##### TEXT SHOWN

Tree... I would be interested in seeing how you attach your slabs... got any closeup pics of that?


----------



## Tree Machine

I'm sure I do. Attach slabs of what to what?

And yea, T.A., are you talking a big, ol upright bandsaw? This can be done successfully, seen it done in a commercial shop, quite successfully, I might add. Share with us.


----------



## woodshop

Tree Machine said:


> I'm sure I do. Attach slabs of what to what?


...interesting quick and dirty bench 101... now I gotta try that next time I'm in the woods. Simple.

Bench I was referring to was this one... how do you attach the back to the sides in this one... don't see any tenon in the side pieces, or am I just not seeing it.


----------



## Tree Machine

You would have to ask me about this one. This is the only picture of a bench that I did not personally make. Elizabeth and I were heading down to a caving trip, and I saw this beauty along the way in someone's front yard.

I am guessing it is blind tenon joinery, going only partially through the vertical plank, possibly secured from the backside by skinny lags or stainless screws. Just a guess. Great question, though.


----------



## tawilson

By manual bandsaw I meant one that has no hydraulics. A friend made it a few years ago and sold his woodlot before he finished it. I got him to bring it down to my property and hope to put it to use. I sawed up a few logs last year but didn't have time to get into it like I wanted to. He did a good job and I just had to put some finishing touches on it, like log clamps and dogs and a lube system. It is 24" between the guides(I can gain another 4" with a little cutting and welding) and the bed is 20' long. I should have it ready to go this weekend. I've got a pile of hemlock logs and a cherry and maple log sitting next to it ready to saw.


----------



## woodshop

tawilson said:


> By manual bandsaw I meant one that has no hydraulics. A friend made it a few years ago and sold his woodlot before he finished it. I got him to bring it down to my property and hope to put it to use. I sawed up a few logs last year but didn't have time to get into it like I wanted to. He did a good job and I just had to put some finishing touches on it, like log clamps and dogs and a lube system. It is 24" between the guides(I can gain another 4" with a little cutting and welding) and the bed is 20' long. I should have it ready to go this weekend. I've got a pile of hemlock logs and a cherry and maple log sitting next to it ready to saw.


got any pics Tom?... now I'm curious what it looks like. What powers it?


----------



## Tree Machine

You go, Man ! We'd love to see you get that thing a chuggin. Do take pics.


----------



## tawilson

I've got some pics kicking around somewhere. Can't seem to find them right now. I'm going to work on it this weekend so I'll take some new ones. It has a gas 13hp Honda turning a centrifigul clutch which runs a belt to one of the bandwheels. I think he copied a Norwood mill a friend of his had. He did a good job and even improved some things from the Norwood. It's got some serious steel framing under it. I just clamped some hemlock,pine and soft maple logs on it with c-clamps and wedges to saw them up last year to see how it worked. Plus I needed some sides for my dump trailer. Once you experienced fellas see it I'm sure you'll have some ideas for improving it some more. One thing I started batting around in my head this week is trying to use the carriage and rail to surface slabs. Maybe mount a 3" surface planer on a rail you can slide across the carriage. Course I better saw a few logs into slabs before I worry about smoothing them out!

##########
##### GIVEN INFORMATION

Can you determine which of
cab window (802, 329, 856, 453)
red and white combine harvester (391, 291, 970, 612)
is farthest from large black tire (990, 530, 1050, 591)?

##########

**WHAT THE TASK REQUIRES**
In the forum thread, what engine runs the manual bandsaw?

**SOLVED PROBLEM**
A gas 13hp Honda.